DON’T BE MISLED BY BEL FUSE’S UNCERTAIN PROPOSAL
AND RELATED NOMINATIONS
As you know, Bel Fuse is trying to put its hand-picked nominees on your company’s board, which we believe is an attempt to seize creeping control of Pulse without fairly compensating you. In fact, the Bel Fuse proposal that it is trying to advance through its nominations is so uncertain that it appears to be illusory. Consider the following:
    Bel Fuse has not demonstrated committed financing, nor the ability to secure adequate financing;
 
    Bel Fuse has provided no details on the mix of cash and non-voting Bel Fuse stock it is offering;
 
    Bel Fuse has not launched a tender offer; and
 
    Bel Fuse has not retained an investment bank to advise on its proposal.
We do not believe that Bel Fuse’s illusory proposal warrants putting Bel Fuse’s hand-picked nominees on your board. It is also important to remember that Bel Fuse is a direct competitor to Pulse, which we believe raises serious questions about the risks of having its nominees on Pulse’s board. First, given board members have access to a company’s proprietary intellectual property and most confidential and competitive information, it is extremely unusual for a company to have directors on its board who were nominated by a direct competitor. Second, a board’s responsibilities include working to enhance the company’s performance and value. This usually involves growing market share — a goal that a direct competitor typically wants to thwart, not support.
PROTECT THE VALUE OF YOUR INVESTMENT — VOTE THE WHITE CARD
FOR ALL OF PULSE’S DIRECTOR NOMINEES TODAY
Pulse’s board unanimously recommends that you vote “FOR ALL” the highly qualified director candidates nominated by the Company TODAY on the enclosed WHITE proxy card by telephone, Internet or by signing, dating and returning the enclosed WHITE proxy card in the postage-paid envelope. We also urge you to discard any gold proxy card sent to you by Bel Fuse. Even a withhold vote for Bel Fuse’s nominees on Bel Fuse’s proxy card will cancel any previous proxy submitted by you that voted “FOR ALL” the Company’s nominees.
Thank you for your continued support of our efforts to build shareholder value at Pulse.
Sincerely,
-s- Ralph Faison
Ralph Faison
Chairman, President and Chief Executive Officer
Pulse Electronics Corporation

 


 

Your Vote Is Important, No Matter How Many Shares You Own.
If you have questions about how to vote your shares on the WHITE proxy card,
or need additional assistance, please contact the firm
assisting us in the solicitation of proxies:
INNISFREE M&A INCORPORATED
Stockholders Call Toll-Free: (888) 750-5834
Banks and Brokers Call Collect: (212) 750-5833
IMPORTANT
We urge you NOT to sign any Gold proxy card sent to you by Bel Fuse.
Safe Harbor
This document contains statements that are “forward-looking” within the meaning of the Private Securities Litigation Reform Act of 1995 and involve a number of risks and uncertainties.
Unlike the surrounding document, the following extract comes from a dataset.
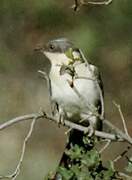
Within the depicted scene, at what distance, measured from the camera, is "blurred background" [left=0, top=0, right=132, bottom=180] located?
7.60 m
These forward-looking statements are based on the Company’s current information and expectations. There can be no assurance the forward-looking statements will be achieved. Actual results may differ materially due to the risk factors listed from time to time in the Company’s SEC reports including, but not limited to, those discussed in the Company’s Form 10-K for the year ended December 31, 2010 in Item 1a under the caption “Factors That May Affect Our Future Results (Cautionary Statements for Purposes of the “Safe Harbor” Provisions of the Private Securities Litigation Reform Act of 1995).” All such risk factors are incorporated herein by reference as though set forth in full. The Company undertakes no obligation to update any forward looking statement.